In the months since the D.C. Circuit’s decision, neither the Clean Power Plan nor the Trump administration’s weak replacement rule has been in effect, meaning that no power plants or operators have experienced harm under either rule. Additionally, EPA has been working from a clean slate on new safeguards that will reflect current information about our rapidly changing power sector. Despite this, and the fact that no one is subject to any compliance obligations under the Clean Power Plan or ACE, coal companies and 21 states are asking the Supreme Court to reverse the D.C. Circuit opinion and issue a statutory interpretation that limits EPA’s ability under the Clean Air Act to protect the public from climate pollution.

Effectively, they are asking the Court for an “advisory” opinion — a free-floating legal opinion untethered to any current dispute but intended to constrain future behavior. EDF is part of a coalition of environmental organizations that – along with almost two dozen states and cities, power companies and business associations – opposes this challenge.

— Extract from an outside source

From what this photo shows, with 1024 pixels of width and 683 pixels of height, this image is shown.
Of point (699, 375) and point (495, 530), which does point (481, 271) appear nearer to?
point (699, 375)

Rather than take up this case in order to consider legal theories in the abstract, the appropriate course would be for the Court to allow EPA to complete its new rulemaking, which will be subject to judicial review once finalized. At that time, reviewing courts will be able to assess EPA’s actual application of its Clean Air Act authority in the context of real compliance obligations and a factual record that reflects current realities.

Here are four key reasons that the petitioners’ pleas for Supreme Court review should fail:

Neither the Clean Power Plan nor ACE is in effect — therefore, no one is subject to any requirements under either rule.

Because no compliance obligations are currently in place, no power plant owner or operator is experiencing any harm. On top of this, EPA has made it clear that there is no chance that either rule will be implemented in the future. This is likely one reason why not a single power company – that is, not a single company actually regulated by the rules at issue – is seeking Supreme Court review. Instead, the petitioners in this case are states and fuel suppliers who are using highly politicized rhetoric and unsupported claims that are largely disconnected from the facts on the ground and the merits of the D.C. Circuit opinion. There is no need for the Supreme Court to review permanently defunct pollution controls that are not affecting anyone.

EPA is working on a new and different plan for reducing pollution from power plants from a clean slate.

EPA’s new safeguards will reflect outreach to and information from many stakeholders – including supporters and opponents of the prior rules – and take into account the substantial changes that have occurred in the power sector. Practically, it would make little sense for the Supreme Court to review interpretations underlying the Clean Power Plan and ACE, both now relics, while EPA is actively working on proposing a new set of pollution limits to take their place. Given rapid changes in the power sector in recent years, both the Clean Power Plan and ACE are based on outdated technical records, so the Court’s review would not be informed by the information that EPA needs to consider when developing new protections.

Coal companies and their allies are really asking the Supreme Court to constrain future EPA action – not to resolve a current controversy.

The petitioners are asking Supreme Court to preemptively block EPA from adopting policies that they oppose. Moreover, they have attempted to recast the D.C. Circuit’s narrow opinion — which interprets a specific provision of the Clean Air Act — as presenting broad, politically charged issues the opinion simply does not raise.

The Supreme Court has traditionally refrained from issuing “advisory” opinions where there is no ongoing, practical controversy to resolve. At this point, coal companies and their allies are asking the Court to intervene based on their speculations regarding what action EPA may take — not on any active rule that is in effect. That is not how our system of adjudication works. Since its early days, the Supreme Court has consistently held that our Constitution withholds any such power from federal courts, instead limiting their domain to discrete, active “cases” and “controversies.” Our nation has a system of judicial review, not preview, in part because we have recognized that courts are able to operate better when then have a concrete, ongoing controversy in front of them.

Any forthcoming pollution limits from EPA will be subject to judicial review

To the extent the coal companies and states seeking review believe that a future rule will harm them, they will have a full opportunity to obtain judicial review of that rule once it is finalized. The Clean Air Act, basic principles of administrative law, and a respect for the public rulemaking process all insist that judicial review of agency decisions should follow the agency decisions, not attempt to anticipate them.

In summary, neither the Clean Power Plan nor ACE is in effect, neither rule will ever subject anyone to compliance obligations, and no would-be regulated entities are being harmed. EPA is developing new, updated safeguards that can be challenged in court at the appropriate time. The coal companies and states’ pleas for Supreme Court review at this stage are entirely unwarranted.